Reading text:
★ ★ ★ ★
Fish Genes Hold Key to Repairing Damaged Hearts, Says Study
Scientists have identified a gene behind the Mexican tetra fish's ability to repair its damaged heart, an advance that may hold clues for future treatments in humans.
Researchers at the University of Oxford in the UK found that the tetra fish living in the rivers of Northern Mexico have retained their ability to repair their heart tissue even after millions of years.
However, the fish in one particular cave, called Pachon, have lost this amazing ability.
The study, published in the journal Cell Reports, compared the genetic code of the river fish to that of the cave fish to discover what special mechanisms are required for heart repair.
The researchers found that three areas of the fish genome were implicated in the fish's ability to repair their hearts. They also compared the activity of genes in the river versus the cave fish in the period after heart injury. Two genes, lrrc10 and caveolin were much more active in the river fish and could be key in allowing the river fish to repair their hearts.
Lrrc10 is already linked to a heart condition called dilated cardiomyopathy (DCM) in people, researchers said.
Studies in mice have previously shown that this gene is involved in the way that heart cells contract with every heartbeat, they said.
The team studied the effect of this gene in the zebrafish, another fish which has the remarkable ability to heal its own heart.
★ ★ ★ ★
To do:
- A) Which animals other than humans does the article on fish genes and heart repair name?
- B) Repeat the article on fish genes and heart repair word for word, starting with "Researchers at the" and going on through "for heart repair.".
- C) Go on with the article on fish genes and heart repair from the point where it stops.
★ ★ ★ ★
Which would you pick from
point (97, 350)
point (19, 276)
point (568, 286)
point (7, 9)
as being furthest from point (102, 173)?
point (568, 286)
★ ★ ★ ★
Answers to the problems:
- A)
- Mexican tetra fish
- Mice
- Zebrafish

- B)
Researchers at the University of Oxford in the UK found that the tetra fish living in the rivers of Northern Mexico have retained their ability to repair their heart tissue even after millions of years.
However, the fish in one particular cave, called Pachon, have lost this amazing ability.
The study, published in the journal Cell Reports, compared the genetic code of the river fish to that of the cave fish to discover what special mechanisms are required for heart repair.

- C)
When the researchers inactivated the lrrc10 gene in zebrafish they saw that the fish could no-longer fully repair their hearts.
During a heart attack, the heart is deprived of oxygen leading to the death of heart muscle cells and their replacement by scar tissue. This stops the heart muscle from contracting properly and reduces the heart's ability to pump blood around the body. People suffering from heart failure can't regenerate their damaged hearts, and often the only cure is a heart transplant.
Researchers hope that by unlocking the secrets of these remarkable fish, we will one day be able to heal human hearts in much the same way.
According to Mathilda Mommersteeg, Associate Professor at the University of Oxford, the real challenge until now was comparing heart damage in humans and heart repair in fish.
"It's early days but we're incredibly excited about these remarkable fish and the potential to change the lives of people with damaged hearts," said Mommersteeg.